◆ **JOUW OPDRACHT**
Ga verder met het paginafragment over de kennis die een ondernemingsraad nodig heeft, vanaf de zin na de laatste die er staat.

◆ **PAGINAFRAGMENT**
⁂

Het pakket aan aangelegenheden waarover de ondernemingsraad om advies of instemming gevraagd kan worden, is enorm breed. Een pakket aan benodigde kennis voor de or valt niet te geven. Het principe van de tweetrapsraket kan je helpen.
Door Hans van den Hurk
‘Maar ik ben toch wel benieuwd naar je antwoord op mijn vraag welke kennis je als or nodig hebt om goed te kunnen functioneren,’ zei het or-lid. ‘Ik bedoel, het moet toch mogelijk zijn om aan te geven welke vakken je op welk niveau moet beheersen om een goed or-lid te kunnen zijn?’
De plaats van handeling was het kantoor van een verzekeraar. Er was een nieuwe or aangetreden en die had mij gevraagd om een ‘starttraining or’ te verzorgen.

⁂

◆ **AANGELEVERDE GEGEVENS**
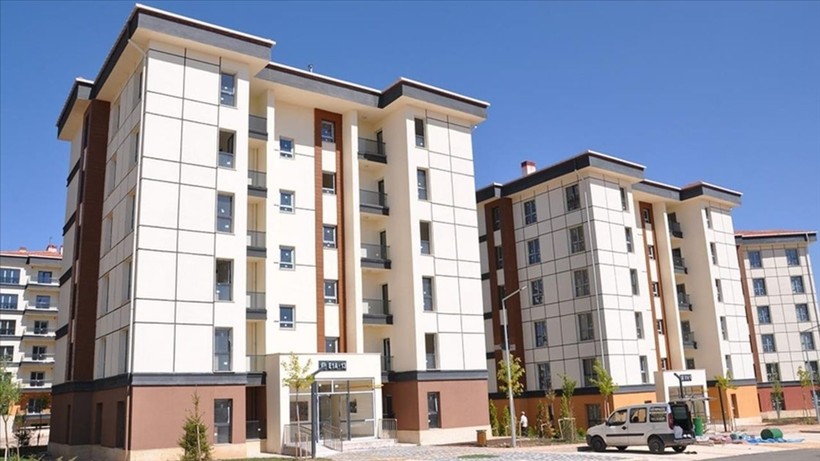 TOKİ'den ayda 15 bin TL taksitle ev sahibi olma fırsatı! Başvurular başlıyor - Resim: 7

⁂

◆ **SCHRIFTELIJK ANTWOORD**
Tijdens de trainingsdag hamerde een nieuw or-lid op de noodzaak meer kennis te vergaren voor de or. ‘De bestuurder en het hoofd HRM zijn dagelijks met dit soort dingen bezig en weten veel meer dan wij. Om volwaardig tegenspel te kunnen bieden, moeten wij onze kennis vergroten!”
En daarop had hij mij de vraag gesteld: ‘Waaruit bestaat een pakket aan kennis waarover een or-lid moet beschikken? Ik bedoel: ik ben schadeclaim-beoordelaar. Aan die functie hangt een functiebeschrijving, waarin precies staat over welke kennis en vaardigheden ik moet beschikken. Zoiets moet toch ook voor de functie or-lid te doen zijn?”
Elementaire bedrijfseconomie, bedrijfsorganisatiekunde, arbeidsrecht…
Tja. Ik had me daar makkelijk vanaf kunnen maken, door te zeggen: ‘Elementaire bedrijfseconomie, elementaire bedrijfsorganisatiekunde, inzicht in financiële cijfers, elementair arbeidsrecht, kennis personeelsbeleid, vaardigheid om te overleggen en te onderhandelen.’ Maar ik realiseerde me dat dit antwoord te makkelijk was, en koos toch voor het moeilijkere antwoord.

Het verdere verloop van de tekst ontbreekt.